New images from Ceres show what looks like a giant stop sign for approaching spacecraft.
A bizarre, super-bright crater on the surface of Ceres has been captured in a series of images that make it look like a big warning against approaching spacecraft.
NASA’s Dawn spacecraft has been orbiting the dwarf planet for more than a year now, and the latest images it has sent back depict a 21-mile-wide crater that looks oddly like a stop sign, according to a NASA statement.
The polygonal shape of the crater, called Haulani Crater, is what interests scientists the most, as most craters elsewhere — including those on Earth — are circular and rarely ever have straight lines like the one seen in these photos.
The crater appears to be from a fresh impact on Ceres’ surface, scientists believe: the crater floor doesn’t seem to have any new impacts, and its color is very different from the rest of the surface. There also appears to be evidence of landslides at Haulani’s rim.
Ceres, which is 590 miles wide, is the largest object in the main asteroid belt that sits between Mars and Jupiter. It first arrived in orbit around Ceres in March 2015 after departing another dwarf planet, Vesta.
Dawn has spent those 13 months studying Ceres. It reached its final orbit just 240 miles from the surface of the dwarf planet in December.
“Haulani perfectly displays the properties we would expect from a fresh impact into the surface of Ceres. The crater floor is largely free of impacts, and it contrasts sharply in color from older parts of the surface,” Martin Hoffmann, co-investigator on the Dawn framing camera team, based at the Max Planck Institute for Solar System Research, Göttingen, Germany, said in the NASA statement.

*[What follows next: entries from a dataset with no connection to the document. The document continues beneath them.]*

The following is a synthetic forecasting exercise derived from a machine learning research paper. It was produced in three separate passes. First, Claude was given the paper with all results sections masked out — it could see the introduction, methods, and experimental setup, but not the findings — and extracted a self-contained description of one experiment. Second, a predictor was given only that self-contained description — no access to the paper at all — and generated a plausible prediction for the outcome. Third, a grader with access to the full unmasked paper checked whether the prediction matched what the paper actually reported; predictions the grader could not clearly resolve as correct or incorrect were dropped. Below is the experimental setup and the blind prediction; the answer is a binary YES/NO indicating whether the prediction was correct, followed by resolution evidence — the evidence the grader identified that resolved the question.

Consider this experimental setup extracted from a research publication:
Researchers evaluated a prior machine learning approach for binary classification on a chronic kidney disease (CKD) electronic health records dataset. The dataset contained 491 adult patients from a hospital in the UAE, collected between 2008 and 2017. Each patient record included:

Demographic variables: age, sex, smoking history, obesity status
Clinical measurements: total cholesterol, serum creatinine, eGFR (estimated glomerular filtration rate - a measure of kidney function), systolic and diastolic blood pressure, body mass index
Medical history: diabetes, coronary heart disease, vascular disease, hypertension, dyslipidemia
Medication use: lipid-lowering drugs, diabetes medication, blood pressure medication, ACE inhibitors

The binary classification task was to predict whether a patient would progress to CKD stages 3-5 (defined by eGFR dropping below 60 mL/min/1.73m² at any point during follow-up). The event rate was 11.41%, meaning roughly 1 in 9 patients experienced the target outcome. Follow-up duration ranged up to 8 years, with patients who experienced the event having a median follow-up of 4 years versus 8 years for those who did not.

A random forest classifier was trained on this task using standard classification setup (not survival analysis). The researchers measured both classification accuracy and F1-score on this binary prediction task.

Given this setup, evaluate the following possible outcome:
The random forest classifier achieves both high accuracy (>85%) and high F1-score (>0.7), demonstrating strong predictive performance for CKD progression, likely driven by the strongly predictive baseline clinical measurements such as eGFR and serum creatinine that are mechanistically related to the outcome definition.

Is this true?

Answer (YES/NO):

It’s not the only crater NASA is studying on the dwarf planet. Scientists are also looking at the unique Oxo Crater.
“A hidden treasure on Ceres is the 6-mile-wide (10-kilometer-wide) Oxo Crater, which is the second-brightest feature on Ceres (only Occator’s central area is brighter),” the statement reads. “Oxo lies near the 0 degree meridian that defines the edge of many Ceres maps, making this small feature easy to overlook. Oxo is also unique because of the relatively large ‘slump’ in its crater rim, where a mass of material has dropped below the surface. Dawn science team members are also examining the signatures of minerals on the crater floor, which appear different than elsewhere on Ceres.”